• _Ausgangstext_:
■ ■ ■ ■ ■ ■ ■
# taz.de -- Wahlen in Indien: „Ausreden sind jetzt unmöglich“
> Narendra Modi hat höher gewonnen, als ihm lieb sein kann, sagt sein
> Biograf Nilanjan Mukhopadhyay. Unklar ist, ob er die Wählererwartungen
> erfüllt.
IMG Bild: „Modi sollte unbedingt ein Zeichen der Akzeptanz setzen“, sagt sein Biograf.
taz: Herr Mukhopadhyay, hat Sie der deutliche Wahlsieg von Modi und der BJP
überrascht?
Nilanjan Mukhopadhyay: Es war klar, dass die Wahlallianz der BJP gewinnen
würde. Dass die BJP dann aber sogar alleine eine Mehrheit erreichte, hat
mich schon überrascht. Ich denke, auch Modi und seine Partei waren sich
ihres Sieges sicher und waren über dieses Ergebnis überrascht – auch wenn
sie es nie zugeben würden.
Was, glauben Sie, wird Modi mit diesem Ergebnis machen?
Das Ergebnis ist ein eindeutiges Mandat für Modi persönlich. Daraus spricht
die Hoffnung auf wirtschaftlichen und sozialen Aufschwung, auf Entwicklung
und Arbeitsplätze. Es ist fraglich, ob Modi das wirklich liefern kann. In
gewisser Weise hat er mit diesem deutlichen Ergebnis ein Problem: Wäre es
schlechter ausgefallen, hätte er Misserfolge auf das Fehlen einer Mehrheit
oder auf die Koalitionspartner abwälzen können. Jetzt sind solche Ausreden
unmöglich.
Womit wird er anfangen?
Modis erste Herausforderung ist das Erstellen des kommenden Haushalts.
Dafür bleiben ihm wenige Monate. So wie man Modi kennt, hat er aber seine
Hausaufgaben gemacht und einen Entwurf schon in der Schublade. Er wird sich
bald um die steigende Inflation kümmern müssen, in Indien ist ein schlimmer
Monsun vorausgesagt worden. Das heißt, Lebensmittelpreise werden steigen
und Modi muss sie in den Griff kriegen, um seiner Beliebtheit gerecht zu
werden.
Muss man Angst vor antimuslimischen Pogromen haben?
■ ■ ■ ■ ■ ■ ■
(Zeilen aus einem Datensatz zum räumlichen Denken)
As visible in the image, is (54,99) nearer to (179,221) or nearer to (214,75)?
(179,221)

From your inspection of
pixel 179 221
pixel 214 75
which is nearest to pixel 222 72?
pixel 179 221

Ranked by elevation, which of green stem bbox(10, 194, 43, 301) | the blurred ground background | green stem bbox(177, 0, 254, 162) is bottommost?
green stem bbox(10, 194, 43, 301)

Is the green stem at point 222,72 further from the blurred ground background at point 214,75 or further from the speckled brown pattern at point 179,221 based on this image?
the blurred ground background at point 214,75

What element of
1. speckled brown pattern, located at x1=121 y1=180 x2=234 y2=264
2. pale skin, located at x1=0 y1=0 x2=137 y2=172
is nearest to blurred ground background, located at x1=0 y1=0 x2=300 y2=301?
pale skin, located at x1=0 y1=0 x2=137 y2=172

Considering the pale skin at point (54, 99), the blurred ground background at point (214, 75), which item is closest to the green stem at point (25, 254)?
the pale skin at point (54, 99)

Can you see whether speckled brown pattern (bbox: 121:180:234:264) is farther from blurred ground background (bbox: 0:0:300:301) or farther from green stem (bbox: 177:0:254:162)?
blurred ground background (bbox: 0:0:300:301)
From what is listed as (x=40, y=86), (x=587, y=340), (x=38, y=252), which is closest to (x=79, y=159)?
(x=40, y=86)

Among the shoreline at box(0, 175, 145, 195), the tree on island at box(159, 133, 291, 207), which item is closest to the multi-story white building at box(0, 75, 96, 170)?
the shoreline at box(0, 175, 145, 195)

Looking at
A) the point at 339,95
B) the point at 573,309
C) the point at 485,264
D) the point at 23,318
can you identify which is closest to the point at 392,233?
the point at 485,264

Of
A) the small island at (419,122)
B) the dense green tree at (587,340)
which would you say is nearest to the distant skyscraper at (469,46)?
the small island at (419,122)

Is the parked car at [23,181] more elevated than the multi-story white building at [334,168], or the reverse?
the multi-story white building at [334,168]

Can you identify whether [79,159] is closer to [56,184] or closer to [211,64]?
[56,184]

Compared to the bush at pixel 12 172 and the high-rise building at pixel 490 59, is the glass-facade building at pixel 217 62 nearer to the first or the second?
■ ■ ■ ■ ■ ■ ■
• _Arbeitsauftrag_: Entscheide für jede der folgenden Aussagen mit Ja oder Nein, ob sie zum Interview über Modis Wahlsieg passt, und belege jede Entscheidung mit einem wörtlichen Zitat aus dem Interview. 1. Die BJP erreichte allein eine Mehrheit. 2. Für das Erstellen des Haushalts bleibt Modi mehr als ein Jahr. 3. In Indien ist ein milder Monsun vorausgesagt worden.

• _Lösung der Aufgabe_:
1. Ja: „Dass die BJP dann aber sogar alleine eine Mehrheit erreichte, hat mich schon überrascht.“
2. Nein: „Dafür bleiben ihm wenige Monate.“
3. Nein: „in Indien ist ein schlimmer Monsun vorausgesagt worden“